- **The exercise**: Reproduce the entries below word for word, leaving out the pictures.

- **Listed entries**:
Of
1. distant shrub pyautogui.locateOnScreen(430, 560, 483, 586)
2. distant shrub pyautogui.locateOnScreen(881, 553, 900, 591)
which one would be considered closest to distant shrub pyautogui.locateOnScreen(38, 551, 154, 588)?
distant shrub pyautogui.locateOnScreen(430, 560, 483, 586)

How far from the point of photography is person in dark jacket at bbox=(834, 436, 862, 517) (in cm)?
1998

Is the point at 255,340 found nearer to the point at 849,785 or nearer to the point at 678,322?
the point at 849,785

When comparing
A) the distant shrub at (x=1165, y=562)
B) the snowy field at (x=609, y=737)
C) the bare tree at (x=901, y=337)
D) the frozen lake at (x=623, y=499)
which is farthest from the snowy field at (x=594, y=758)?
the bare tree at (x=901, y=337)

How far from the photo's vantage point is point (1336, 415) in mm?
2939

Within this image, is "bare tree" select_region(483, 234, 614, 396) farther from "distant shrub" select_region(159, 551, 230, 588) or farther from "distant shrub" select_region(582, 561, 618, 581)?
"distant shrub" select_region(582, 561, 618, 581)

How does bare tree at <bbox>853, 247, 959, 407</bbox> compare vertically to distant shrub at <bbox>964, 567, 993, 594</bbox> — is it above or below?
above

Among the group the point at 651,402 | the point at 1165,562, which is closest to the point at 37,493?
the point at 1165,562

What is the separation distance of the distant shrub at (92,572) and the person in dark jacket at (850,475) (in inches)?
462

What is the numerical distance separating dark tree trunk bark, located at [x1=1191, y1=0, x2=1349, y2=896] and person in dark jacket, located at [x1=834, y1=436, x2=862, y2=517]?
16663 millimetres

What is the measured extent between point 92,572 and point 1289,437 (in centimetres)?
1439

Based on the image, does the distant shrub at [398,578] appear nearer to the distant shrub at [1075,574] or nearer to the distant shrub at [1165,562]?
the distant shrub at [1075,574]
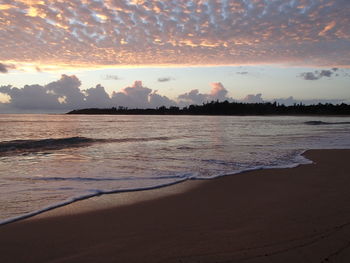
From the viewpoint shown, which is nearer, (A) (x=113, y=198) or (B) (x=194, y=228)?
(B) (x=194, y=228)

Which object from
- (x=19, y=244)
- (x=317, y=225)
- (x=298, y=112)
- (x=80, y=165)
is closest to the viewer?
(x=19, y=244)

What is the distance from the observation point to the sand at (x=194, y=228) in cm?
331

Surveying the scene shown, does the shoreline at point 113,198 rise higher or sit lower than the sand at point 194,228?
lower

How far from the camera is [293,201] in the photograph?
18.0 ft

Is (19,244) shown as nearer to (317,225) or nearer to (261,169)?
(317,225)

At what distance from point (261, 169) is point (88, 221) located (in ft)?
20.6

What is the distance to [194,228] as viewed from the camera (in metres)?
4.13

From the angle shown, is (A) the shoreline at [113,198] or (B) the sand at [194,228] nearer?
(B) the sand at [194,228]

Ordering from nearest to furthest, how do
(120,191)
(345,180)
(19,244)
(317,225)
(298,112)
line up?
(19,244) < (317,225) < (120,191) < (345,180) < (298,112)

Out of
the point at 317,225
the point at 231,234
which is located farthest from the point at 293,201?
the point at 231,234

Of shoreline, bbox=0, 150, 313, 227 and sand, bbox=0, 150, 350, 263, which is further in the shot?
shoreline, bbox=0, 150, 313, 227

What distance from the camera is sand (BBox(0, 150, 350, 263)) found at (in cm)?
331

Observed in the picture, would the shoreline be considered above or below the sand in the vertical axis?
below

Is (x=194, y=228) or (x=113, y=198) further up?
(x=194, y=228)
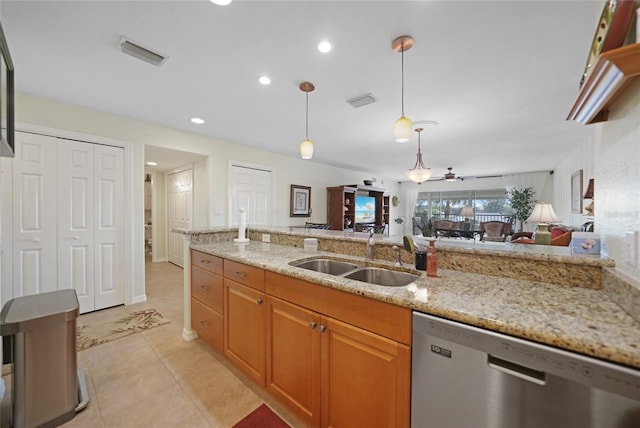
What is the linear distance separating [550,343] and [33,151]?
4268 mm

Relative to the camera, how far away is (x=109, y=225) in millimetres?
3154

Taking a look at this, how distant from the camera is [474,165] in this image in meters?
6.31

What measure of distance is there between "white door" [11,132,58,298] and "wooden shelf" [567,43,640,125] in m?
4.26

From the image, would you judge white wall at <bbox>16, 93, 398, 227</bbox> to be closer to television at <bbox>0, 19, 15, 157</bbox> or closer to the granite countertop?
television at <bbox>0, 19, 15, 157</bbox>

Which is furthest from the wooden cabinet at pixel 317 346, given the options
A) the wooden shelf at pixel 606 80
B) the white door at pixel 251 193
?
the white door at pixel 251 193

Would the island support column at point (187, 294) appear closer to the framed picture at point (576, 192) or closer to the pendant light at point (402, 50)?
the pendant light at point (402, 50)

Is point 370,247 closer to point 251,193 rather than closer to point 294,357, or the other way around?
point 294,357

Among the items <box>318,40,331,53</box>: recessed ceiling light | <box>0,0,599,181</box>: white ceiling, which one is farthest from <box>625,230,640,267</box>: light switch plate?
<box>318,40,331,53</box>: recessed ceiling light

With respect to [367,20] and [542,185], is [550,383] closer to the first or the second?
[367,20]

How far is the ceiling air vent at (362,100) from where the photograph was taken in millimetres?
2617

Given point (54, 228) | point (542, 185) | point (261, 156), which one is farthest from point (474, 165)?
point (54, 228)

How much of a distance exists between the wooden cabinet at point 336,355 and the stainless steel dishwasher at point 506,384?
3.1 inches

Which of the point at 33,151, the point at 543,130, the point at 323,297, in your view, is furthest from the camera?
the point at 543,130

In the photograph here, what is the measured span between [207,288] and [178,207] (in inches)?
145
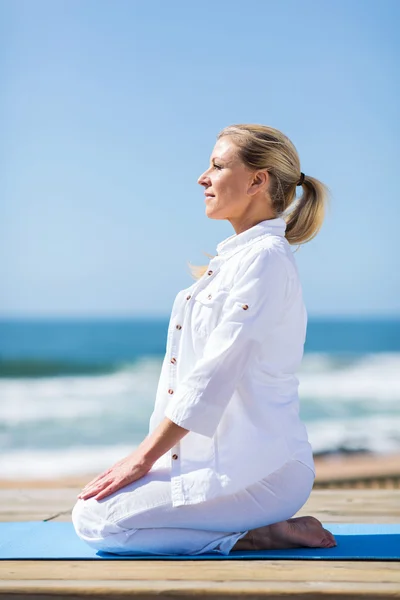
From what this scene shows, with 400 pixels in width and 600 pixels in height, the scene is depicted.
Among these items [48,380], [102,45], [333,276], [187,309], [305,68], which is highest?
[102,45]

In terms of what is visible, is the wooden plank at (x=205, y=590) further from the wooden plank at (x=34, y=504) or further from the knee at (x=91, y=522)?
the wooden plank at (x=34, y=504)

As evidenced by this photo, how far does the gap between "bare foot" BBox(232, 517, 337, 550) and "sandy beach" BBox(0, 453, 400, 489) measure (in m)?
5.23

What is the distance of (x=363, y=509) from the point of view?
10.7 ft

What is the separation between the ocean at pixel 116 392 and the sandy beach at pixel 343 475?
0.31m

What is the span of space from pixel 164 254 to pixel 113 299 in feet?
12.2

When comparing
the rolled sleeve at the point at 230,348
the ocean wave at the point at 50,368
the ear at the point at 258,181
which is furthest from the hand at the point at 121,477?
the ocean wave at the point at 50,368

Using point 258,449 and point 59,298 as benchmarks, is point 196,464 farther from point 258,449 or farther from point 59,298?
point 59,298

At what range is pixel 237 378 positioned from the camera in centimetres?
221

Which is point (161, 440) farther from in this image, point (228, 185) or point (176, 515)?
point (228, 185)

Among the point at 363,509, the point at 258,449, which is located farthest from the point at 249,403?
the point at 363,509

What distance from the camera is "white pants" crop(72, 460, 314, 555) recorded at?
2242 mm

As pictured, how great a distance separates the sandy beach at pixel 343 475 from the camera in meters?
8.02

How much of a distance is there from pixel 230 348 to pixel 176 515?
0.44 meters

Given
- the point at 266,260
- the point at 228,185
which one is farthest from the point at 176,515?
the point at 228,185
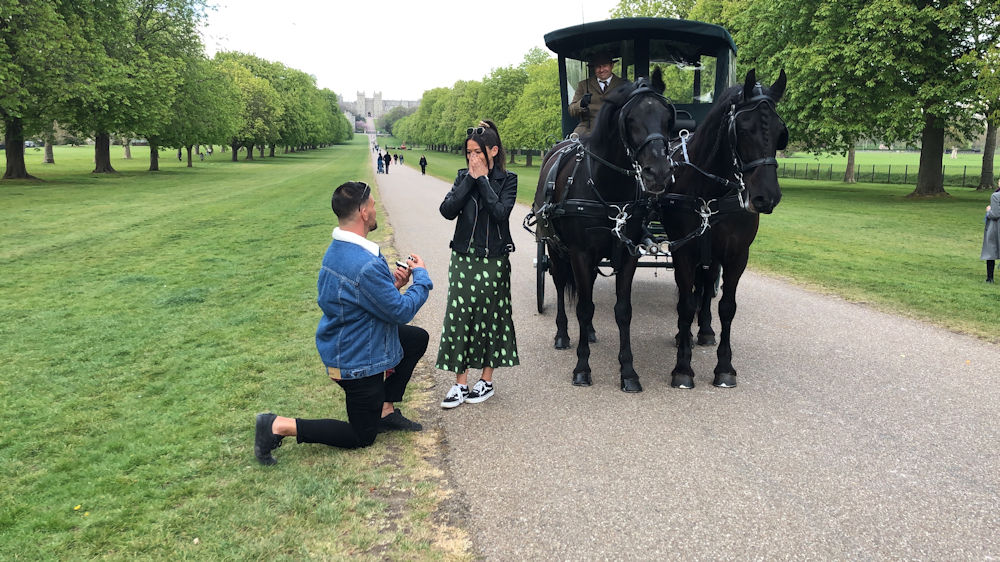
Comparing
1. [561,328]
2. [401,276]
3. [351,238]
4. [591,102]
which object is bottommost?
[561,328]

- **Worked solution**:
Of
1. distant shrub pyautogui.locateOnScreen(430, 560, 483, 586)
2. distant shrub pyautogui.locateOnScreen(881, 553, 900, 591)
which one would be considered closest to distant shrub pyautogui.locateOnScreen(38, 551, 154, 588)?
distant shrub pyautogui.locateOnScreen(430, 560, 483, 586)

How far from the point of photography is person in dark jacket at bbox=(834, 436, 862, 517) (in cm)?
1998

Is the point at 255,340 found nearer to the point at 849,785 or nearer to the point at 678,322?
the point at 849,785

When comparing
A) the distant shrub at (x=1165, y=562)
B) the snowy field at (x=609, y=737)
C) the bare tree at (x=901, y=337)
D) the frozen lake at (x=623, y=499)
which is farthest from the snowy field at (x=594, y=758)?
the bare tree at (x=901, y=337)

How far from the photo's vantage point is point (1336, 415) in mm?
2939

Within this image, is "bare tree" select_region(483, 234, 614, 396) farther from "distant shrub" select_region(159, 551, 230, 588) or farther from "distant shrub" select_region(582, 561, 618, 581)?
"distant shrub" select_region(582, 561, 618, 581)

How does bare tree at <bbox>853, 247, 959, 407</bbox> compare vertically to distant shrub at <bbox>964, 567, 993, 594</bbox> — is it above or below?
above

Among the group the point at 651,402 | the point at 1165,562, which is closest to the point at 37,493?
the point at 1165,562

What is the separation distance of the distant shrub at (92,572) and the person in dark jacket at (850,475) (in inches)?
462

What is the numerical distance separating dark tree trunk bark, located at [x1=1191, y1=0, x2=1349, y2=896] and person in dark jacket, located at [x1=834, y1=436, x2=862, y2=517]?
16663 millimetres

What is the measured extent between point 92,572 and point 1289,437 (in centimetres)?
1439

Based on the image, does the distant shrub at [398,578] appear nearer to the distant shrub at [1075,574] or nearer to the distant shrub at [1165,562]?
the distant shrub at [1075,574]
From the viewpoint shown, which is nearer, (A) (x=113, y=198) or (B) (x=194, y=228)?
(B) (x=194, y=228)

Which object from
- (x=19, y=244)
- (x=317, y=225)
- (x=298, y=112)
- (x=80, y=165)
is closest to the viewer?
(x=19, y=244)

What is the distance from the observation point to the sand at (x=194, y=228) in cm?
331

Surveying the scene shown, does the shoreline at point 113,198 rise higher or sit lower than the sand at point 194,228?
lower

How far from the camera is [293,201] in the photograph?
18.0 ft

Is (19,244) shown as nearer to (317,225) or nearer to (261,169)?
(317,225)

At what distance from point (261, 169) is point (88, 221) located (in ft)?
20.6

What is the distance to [194,228] as viewed from the camera (in metres)?
4.13

From the angle shown, is (A) the shoreline at [113,198] or (B) the sand at [194,228] nearer?
(B) the sand at [194,228]

Ordering from nearest to furthest, how do
(120,191)
(345,180)
(19,244)
(317,225)
(298,112)
line up?
(19,244) < (317,225) < (120,191) < (345,180) < (298,112)

Out of
the point at 317,225
the point at 231,234
which is located farthest from the point at 293,201?
the point at 231,234

Of shoreline, bbox=0, 150, 313, 227 and sand, bbox=0, 150, 350, 263, which is further in the shot?
shoreline, bbox=0, 150, 313, 227

What distance from the camera is sand (BBox(0, 150, 350, 263)) found at (in cm)?
331

Observed in the picture, would the shoreline be considered above or below the sand in the vertical axis?
below

Is (x=194, y=228) or (x=113, y=198) further up?
(x=194, y=228)
What is the linear distance separating [550,343] and [33,151]?
4268 mm

Relative to the camera, how far away is (x=109, y=225) in millimetres?
3154

Taking a look at this, how distant from the camera is [474,165] in this image in meters?
6.31

What measure of distance is there between "white door" [11,132,58,298] and "wooden shelf" [567,43,640,125] in m?
4.26

From the image, would you judge white wall at <bbox>16, 93, 398, 227</bbox> to be closer to television at <bbox>0, 19, 15, 157</bbox> or closer to the granite countertop?
television at <bbox>0, 19, 15, 157</bbox>

Which is furthest from the wooden cabinet at pixel 317 346, given the options
A) the wooden shelf at pixel 606 80
B) the white door at pixel 251 193
?
the white door at pixel 251 193

Would the island support column at point (187, 294) appear closer to the framed picture at point (576, 192) or closer to the pendant light at point (402, 50)?
the pendant light at point (402, 50)

Is point 370,247 closer to point 251,193 rather than closer to point 294,357, or the other way around?
point 294,357

Among the items <box>318,40,331,53</box>: recessed ceiling light | <box>0,0,599,181</box>: white ceiling, which one is farthest from <box>625,230,640,267</box>: light switch plate?
<box>318,40,331,53</box>: recessed ceiling light

With respect to [367,20] and [542,185], is [550,383] closer to the first or the second?
[367,20]

How far is the ceiling air vent at (362,100) from where the photograph was taken in millimetres?
2617

Given point (54, 228) | point (542, 185) | point (261, 156), which one is farthest from point (474, 165)?
point (54, 228)

How much of a distance exists between the wooden cabinet at point 336,355 and the stainless steel dishwasher at point 506,384?
3.1 inches

Which of the point at 33,151, the point at 543,130, the point at 323,297, in your view, is furthest from the camera?
the point at 543,130

In the photograph here, what is the measured span between [207,288] and [178,207] (in inches)?
145
From what this scene shows, with 400 pixels in width and 600 pixels in height, the scene is depicted.
Among these items [48,380], [102,45], [333,276], [187,309], [305,68], which is highest?
[102,45]

In terms of what is visible, is the wooden plank at (x=205, y=590) further from the wooden plank at (x=34, y=504) or further from the knee at (x=91, y=522)?
the wooden plank at (x=34, y=504)

As evidenced by this photo, how far does the gap between "bare foot" BBox(232, 517, 337, 550) and "sandy beach" BBox(0, 453, 400, 489) measure (in m)?
5.23

What is the distance of (x=363, y=509) from the point of view?
10.7 ft

What is the separation between the ocean at pixel 116 392 and the sandy beach at pixel 343 475?
0.31m

What is the span of space from pixel 164 254 to pixel 113 299 in feet?
12.2

When comparing
the rolled sleeve at the point at 230,348
the ocean wave at the point at 50,368
the ear at the point at 258,181
which is furthest from the hand at the point at 121,477?
the ocean wave at the point at 50,368

Using point 258,449 and point 59,298 as benchmarks, is point 196,464 farther from point 258,449 or farther from point 59,298?
point 59,298

At what range is pixel 237 378 positioned from the camera in centimetres?
221

Which is point (161, 440) farther from in this image, point (228, 185) or point (176, 515)?
point (228, 185)

Among the point at 363,509, the point at 258,449, which is located farthest from the point at 249,403?
the point at 363,509

What distance from the camera is "white pants" crop(72, 460, 314, 555) recorded at?
2242 mm

As pictured, how great a distance separates the sandy beach at pixel 343 475 from the camera in meters?
8.02

How much of a distance is there from pixel 230 348 to pixel 176 515?
0.44 meters

Given
- the point at 266,260
- the point at 228,185
which one is farthest from the point at 176,515?
the point at 228,185
Comparing
1. [561,328]
2. [401,276]
3. [351,238]
4. [591,102]
which object is bottommost?
[561,328]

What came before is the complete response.